Try it:
Write out the following listing's lines from the one with "PARTSFOR.RU" to the one with "Snap the grounding rod into ground", exactly, with both included and no others.

Records shown:
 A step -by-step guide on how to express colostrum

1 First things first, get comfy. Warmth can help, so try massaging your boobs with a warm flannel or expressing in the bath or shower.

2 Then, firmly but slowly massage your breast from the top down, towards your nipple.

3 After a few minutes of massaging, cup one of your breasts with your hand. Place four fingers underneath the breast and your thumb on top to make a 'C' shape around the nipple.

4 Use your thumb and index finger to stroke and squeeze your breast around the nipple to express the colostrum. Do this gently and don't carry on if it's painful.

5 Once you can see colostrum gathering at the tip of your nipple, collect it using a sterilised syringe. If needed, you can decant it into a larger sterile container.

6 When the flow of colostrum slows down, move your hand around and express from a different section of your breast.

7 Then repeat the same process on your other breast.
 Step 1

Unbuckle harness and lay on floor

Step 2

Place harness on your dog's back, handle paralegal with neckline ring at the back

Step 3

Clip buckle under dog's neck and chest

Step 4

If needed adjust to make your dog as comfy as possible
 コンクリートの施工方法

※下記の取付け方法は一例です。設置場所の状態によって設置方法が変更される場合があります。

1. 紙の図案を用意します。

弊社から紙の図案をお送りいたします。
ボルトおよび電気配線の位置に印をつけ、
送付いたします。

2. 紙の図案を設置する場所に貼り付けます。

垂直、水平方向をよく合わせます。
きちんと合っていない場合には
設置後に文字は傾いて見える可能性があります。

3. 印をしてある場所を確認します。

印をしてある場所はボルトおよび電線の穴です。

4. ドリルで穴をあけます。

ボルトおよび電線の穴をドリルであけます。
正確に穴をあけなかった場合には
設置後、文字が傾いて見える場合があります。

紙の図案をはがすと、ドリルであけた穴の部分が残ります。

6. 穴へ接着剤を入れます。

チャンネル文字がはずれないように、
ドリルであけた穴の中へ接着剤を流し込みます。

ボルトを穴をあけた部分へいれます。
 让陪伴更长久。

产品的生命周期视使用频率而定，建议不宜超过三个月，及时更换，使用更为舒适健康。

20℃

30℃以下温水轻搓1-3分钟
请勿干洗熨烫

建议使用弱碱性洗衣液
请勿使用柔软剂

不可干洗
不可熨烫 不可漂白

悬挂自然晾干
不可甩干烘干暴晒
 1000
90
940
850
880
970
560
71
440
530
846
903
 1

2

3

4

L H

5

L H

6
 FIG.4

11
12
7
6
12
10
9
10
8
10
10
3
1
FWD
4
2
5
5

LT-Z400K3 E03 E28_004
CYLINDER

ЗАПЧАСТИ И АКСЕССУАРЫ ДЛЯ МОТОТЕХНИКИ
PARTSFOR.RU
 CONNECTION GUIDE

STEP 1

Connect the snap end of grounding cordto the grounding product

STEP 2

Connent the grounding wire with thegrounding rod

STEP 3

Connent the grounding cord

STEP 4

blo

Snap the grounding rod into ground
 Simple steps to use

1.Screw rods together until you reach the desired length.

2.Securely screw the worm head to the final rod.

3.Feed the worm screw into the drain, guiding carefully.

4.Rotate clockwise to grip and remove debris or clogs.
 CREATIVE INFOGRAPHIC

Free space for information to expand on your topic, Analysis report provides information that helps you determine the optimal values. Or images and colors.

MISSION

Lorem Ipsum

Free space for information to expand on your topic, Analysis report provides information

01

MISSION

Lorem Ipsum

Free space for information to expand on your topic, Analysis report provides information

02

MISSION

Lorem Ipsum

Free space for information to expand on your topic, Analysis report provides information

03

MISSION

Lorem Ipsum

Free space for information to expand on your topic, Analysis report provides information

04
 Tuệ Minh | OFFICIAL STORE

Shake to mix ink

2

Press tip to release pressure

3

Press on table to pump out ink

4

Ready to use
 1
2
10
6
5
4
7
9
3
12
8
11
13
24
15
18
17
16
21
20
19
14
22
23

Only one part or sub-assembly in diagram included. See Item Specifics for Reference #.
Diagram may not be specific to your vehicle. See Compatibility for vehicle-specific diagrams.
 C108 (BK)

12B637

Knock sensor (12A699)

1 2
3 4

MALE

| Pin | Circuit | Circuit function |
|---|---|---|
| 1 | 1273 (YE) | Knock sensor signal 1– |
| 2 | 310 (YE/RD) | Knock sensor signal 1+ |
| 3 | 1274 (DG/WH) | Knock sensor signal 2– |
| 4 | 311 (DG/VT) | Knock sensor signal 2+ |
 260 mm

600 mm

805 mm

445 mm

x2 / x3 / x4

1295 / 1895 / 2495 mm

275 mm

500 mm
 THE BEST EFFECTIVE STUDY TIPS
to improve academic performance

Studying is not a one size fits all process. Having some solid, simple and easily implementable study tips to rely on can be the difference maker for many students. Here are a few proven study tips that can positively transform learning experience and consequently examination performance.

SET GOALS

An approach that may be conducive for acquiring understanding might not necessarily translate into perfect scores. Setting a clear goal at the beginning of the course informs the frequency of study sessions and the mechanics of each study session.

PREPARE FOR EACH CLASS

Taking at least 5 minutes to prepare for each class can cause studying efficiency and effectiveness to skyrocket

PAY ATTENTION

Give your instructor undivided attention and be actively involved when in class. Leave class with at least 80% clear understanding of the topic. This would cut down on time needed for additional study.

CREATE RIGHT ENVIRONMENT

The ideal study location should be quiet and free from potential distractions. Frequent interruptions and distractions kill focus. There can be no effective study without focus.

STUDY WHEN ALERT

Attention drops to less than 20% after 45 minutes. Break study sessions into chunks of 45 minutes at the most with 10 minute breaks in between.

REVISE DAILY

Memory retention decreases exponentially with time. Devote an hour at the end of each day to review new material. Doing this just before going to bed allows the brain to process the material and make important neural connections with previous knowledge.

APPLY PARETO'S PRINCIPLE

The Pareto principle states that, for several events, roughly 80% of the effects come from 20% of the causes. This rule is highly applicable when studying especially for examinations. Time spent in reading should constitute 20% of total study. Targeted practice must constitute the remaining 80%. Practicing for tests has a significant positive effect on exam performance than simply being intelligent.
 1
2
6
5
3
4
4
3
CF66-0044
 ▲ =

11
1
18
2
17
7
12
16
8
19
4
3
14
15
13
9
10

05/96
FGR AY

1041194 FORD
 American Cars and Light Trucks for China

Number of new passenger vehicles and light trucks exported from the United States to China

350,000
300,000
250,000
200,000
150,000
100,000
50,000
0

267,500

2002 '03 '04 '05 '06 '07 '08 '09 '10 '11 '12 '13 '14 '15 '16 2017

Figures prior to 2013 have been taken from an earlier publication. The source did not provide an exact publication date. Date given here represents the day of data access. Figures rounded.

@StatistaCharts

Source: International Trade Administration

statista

Answer space:
PARTSFOR.RU
 CONNECTION GUIDE

STEP 1

Connect the snap end of grounding cordto the grounding product

STEP 2

Connent the grounding wire with thegrounding rod

STEP 3

Connent the grounding cord

STEP 4

blo

Snap the grounding rod into ground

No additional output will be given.